Some very basics of LSM tree….

Basics

This article is in continuation of my previous article on my journey from relational to distributed database. Also I talked about probabilistic data structure here.

While discussing distributed databases with one of my colleague, I realised that we often miss focusing on basics and then I decided to publish this article in most simplest form. However it’s my long pending article which I already wrote few years ago but never published it.

Let’s talk about LSM tree.

In this type of file system, data will be keep on appending to the existing file i.e. it will not overwrite the data ( like we do with b-trees). Data first will be written in the memory ( known as mem tables ) only upto a defined threshold say 10M and once it reaches the limit, the data will be flushed.

LSM uses the concept of LFS which just append the changes (update/insert/delete) i.e. it won’t replace or change the existing record making it as a good option for heavy write work loads in database scenario.

Log structured means that I am writing some logs without modifying the related previous data and just keep on writing one after the other.

Merge is an algorithm to merge the data which is managing this log data.

Tree means different levels of the data i.e. storing the data in a hierarchical order. We can think of our computer hardisk in which we have partitioned the data into different level . The more upper level (having less data) is faster to access and as we go more deeper i.e. lower level is time consuming task (containing more data )

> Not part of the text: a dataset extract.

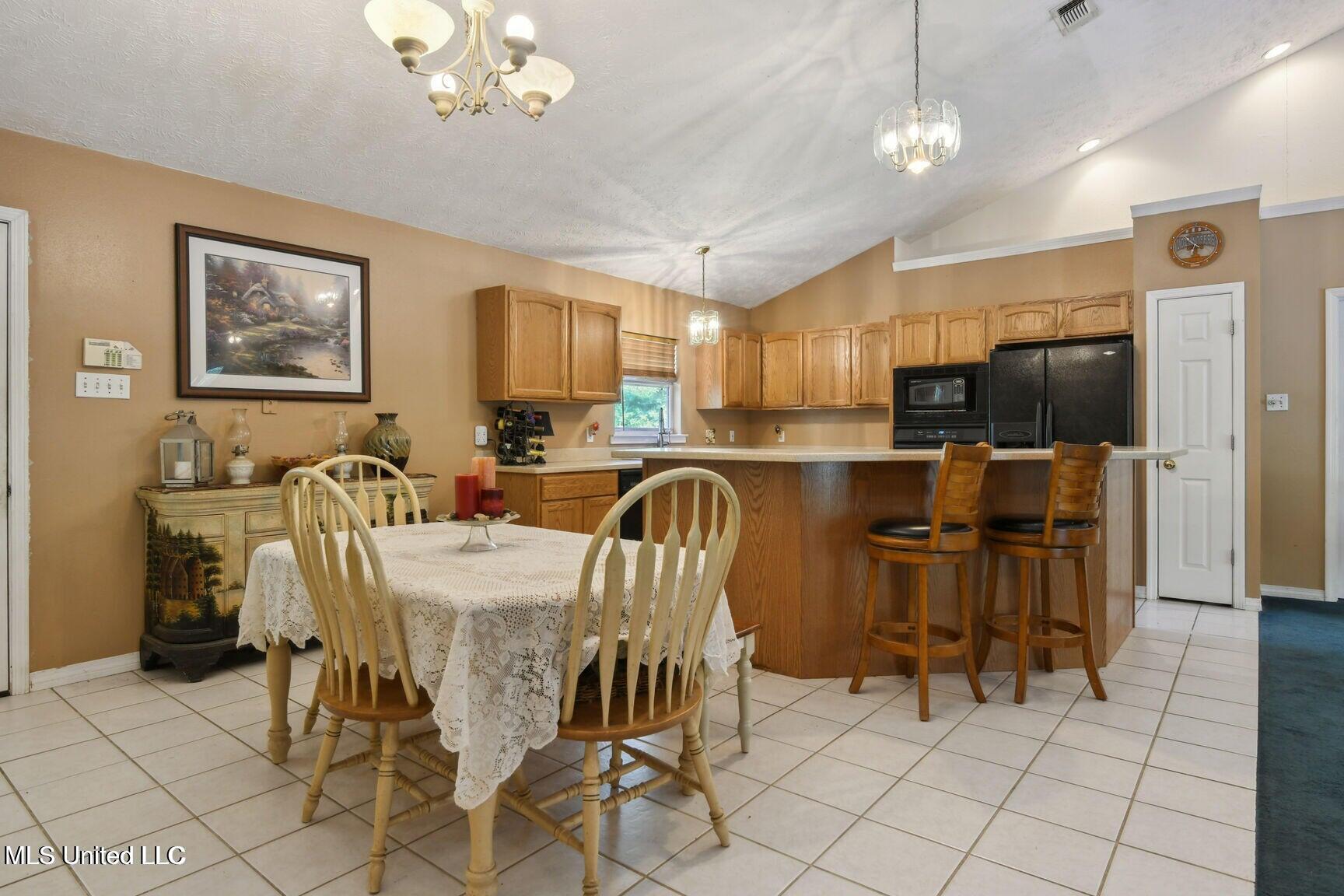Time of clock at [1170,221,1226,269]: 6:52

LSM works on different levels which means it maintains data at different levels. Lets try to understand by referring below points.

1st stage and later in writing

1st stage is the memory stage wherein we are having memtables or the memory area ( have explained in later section ). Here data needs to be in the sorted order as per the primary key defined in the table

L0 – level at the storage which contains the data being flushed from the memtable to a stable file in a sorted order. This level contains various sstables ( i.e sorted string tables and known as SST ) and in this level we may experience some duplicate keys (for example a,b,c in s1 table and a,b,c,d is s2 table wherein a,b,c are duplicate keys) . This duplication occurs because of the plain dump received from the memtable and any duplicate data will be deleted at the later stage as a background task.

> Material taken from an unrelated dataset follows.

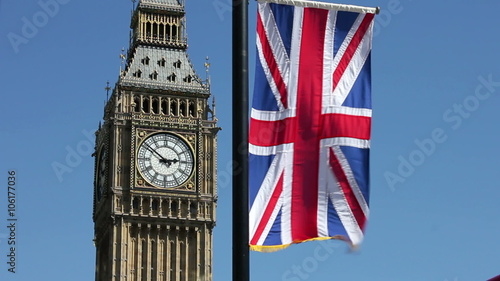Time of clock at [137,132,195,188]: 2:51
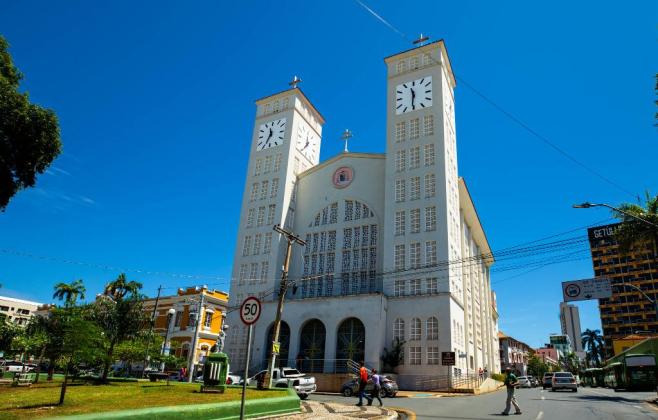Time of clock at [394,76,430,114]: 11:31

The SSTable files at Level 1 and above are organized to contain only non-overlapping keys by design.

Have you also heard the word COMPACTION ? let’s understand, what’s that .

COMPACTION is a process wherein SST from level 0 get further combined to form lesser number of SST by removing the overlapping keys/deleted data/ data which has been changed. Obviously this process consume CPU.

What about read operation in LSM tree ?

For read purpose LSM uses binary search algorithm ( which i’m not going to cover in detail as it would be out of context). If we don’t run compaction, it will eventually be impacting the read performance as you can see that the seek will have to go through multiple levels of SSTs.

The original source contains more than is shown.